If you’re a salty sweater (I am certainly one), replacing the electrolytes lost in sweat is incredibly important to avoid any muscle dehydration or cramping. Sodium (or salt), is a primary electrolyte found in sweat and should be replaced, along with magnesium, potassium and calcium (other minerals considered as electrolytes).

Also, If you have a high sweat rate (the amount of fluids lost during exercise), REHYDRATE with water and electrolyte-containing drinks (i.e. low calorie sports drinks) after exercise to return to a euhydrated state (normal state of body water content). Or simply add some salt to water – that will do the job.

4) Relax

Last but certainly not least, and the reason why I felt into this trap! Allow your body to RELAX. In fact, the best way for your body to recover and produce gains from your workouts is during times of rest (i.e. sleeping).
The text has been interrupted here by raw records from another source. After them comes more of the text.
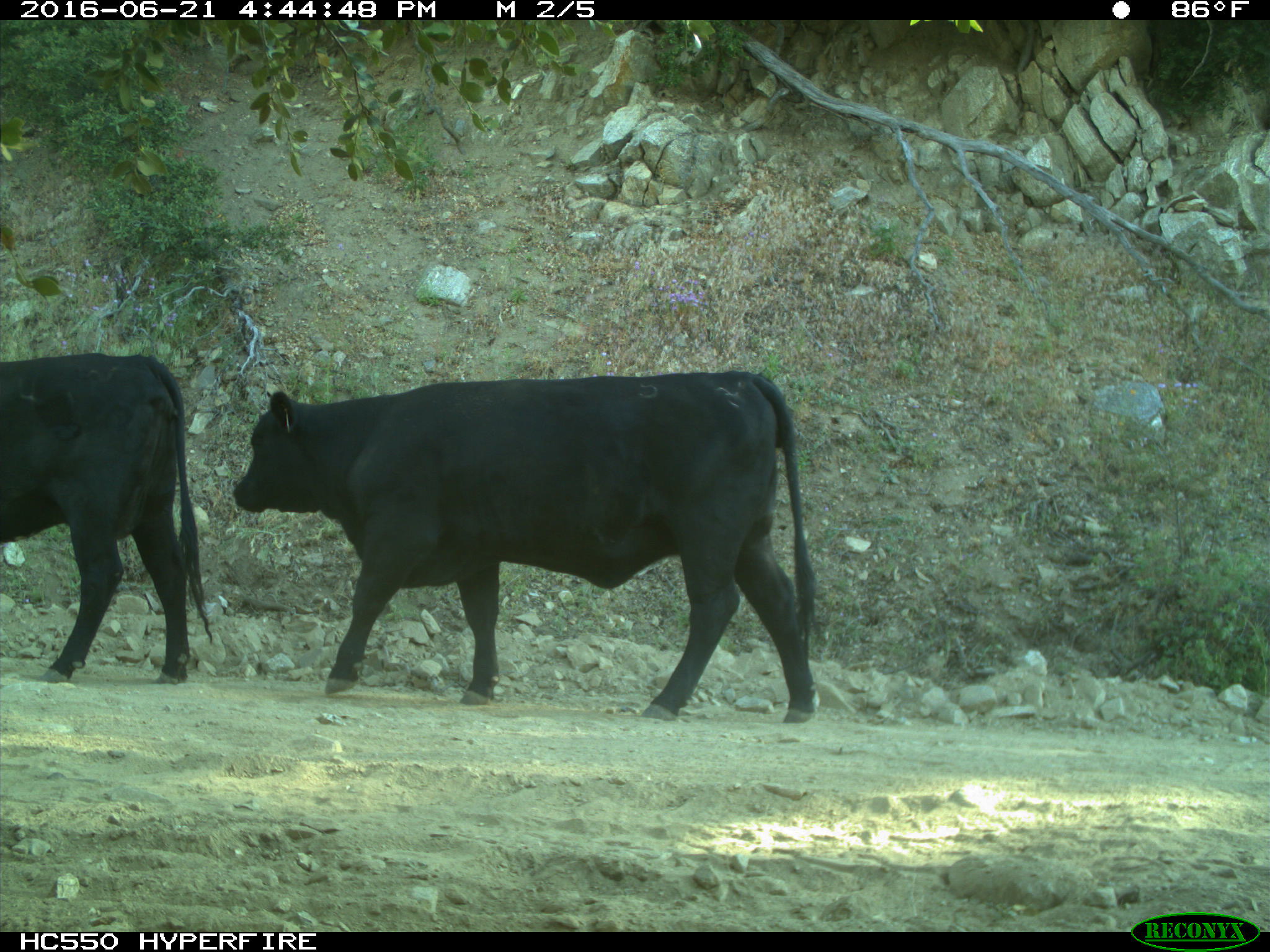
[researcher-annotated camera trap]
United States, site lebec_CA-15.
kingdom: Animalia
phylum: Chordata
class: Mammalia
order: Artiodactyla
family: Bovidae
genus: Bos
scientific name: Bos taurus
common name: domestic cow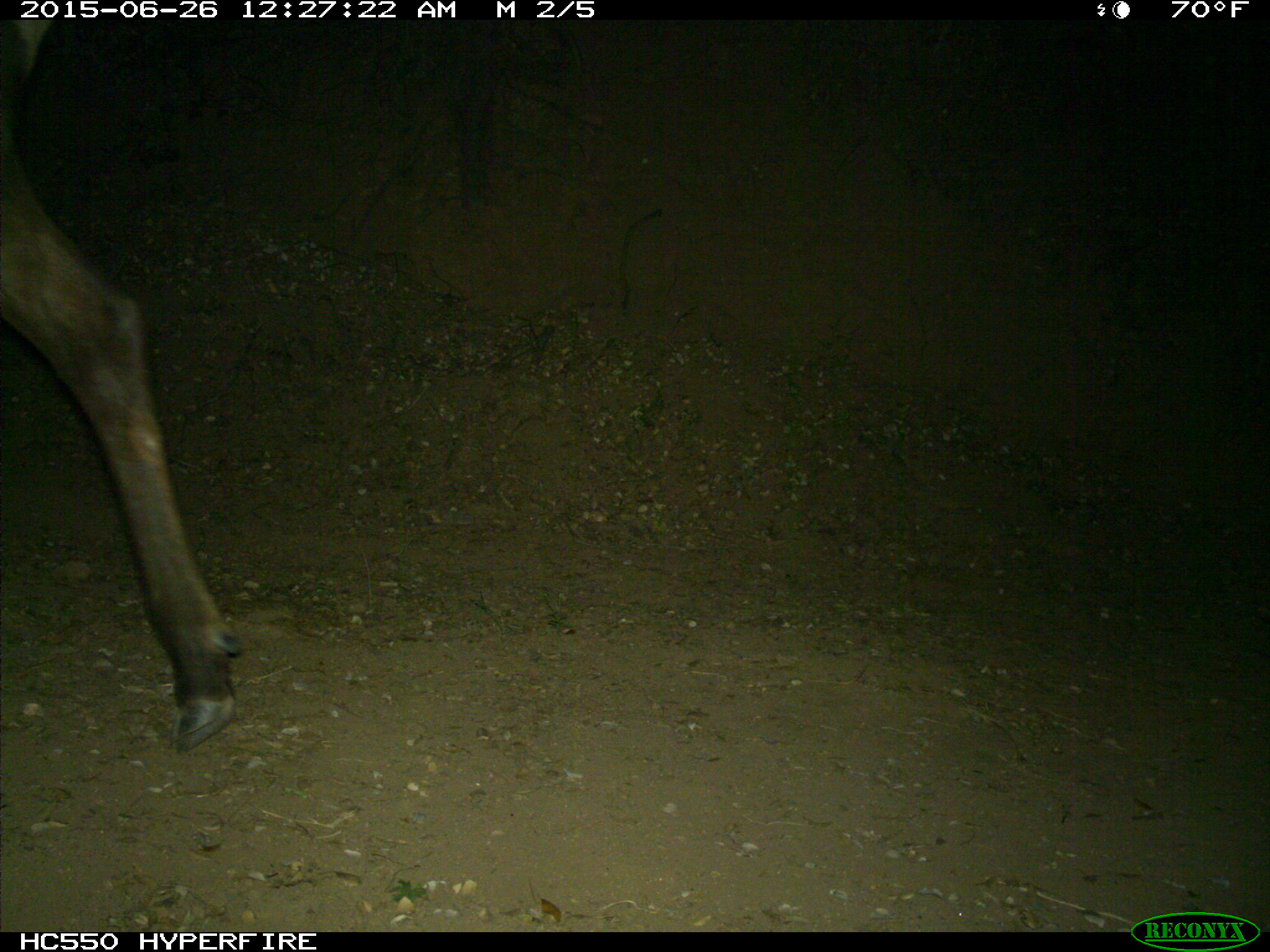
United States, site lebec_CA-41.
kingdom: Animalia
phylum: Chordata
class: Mammalia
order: Artiodactyla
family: Cervidae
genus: Cervus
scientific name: Cervus canadensis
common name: elk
Whether you completely give yourself a day off, or still go to the gym but lower the intensity of your workout, it is incredibly important to give your body that deserved break to keep yourself in check and not breakdown.

I hope you can learn from my experience and implement these recovery strategies to your everyday life. We tend to neglect how we may feel in the long term and continue focusing on the short term – which means exhausting our body with no time for rest. Start thinking ahead.

To pinpoint the most important recovery strategy is difficult – you need to incorporate all 4 recovery modalities to optimize your exercise gains while also boosting your immune system to sustain exercising on a daily basis.

One thing I will advise though, dedicate at least 1 day a week for some form of relaxation. As hard as it may be to stay away from the gym, believe me, it will do you wonders!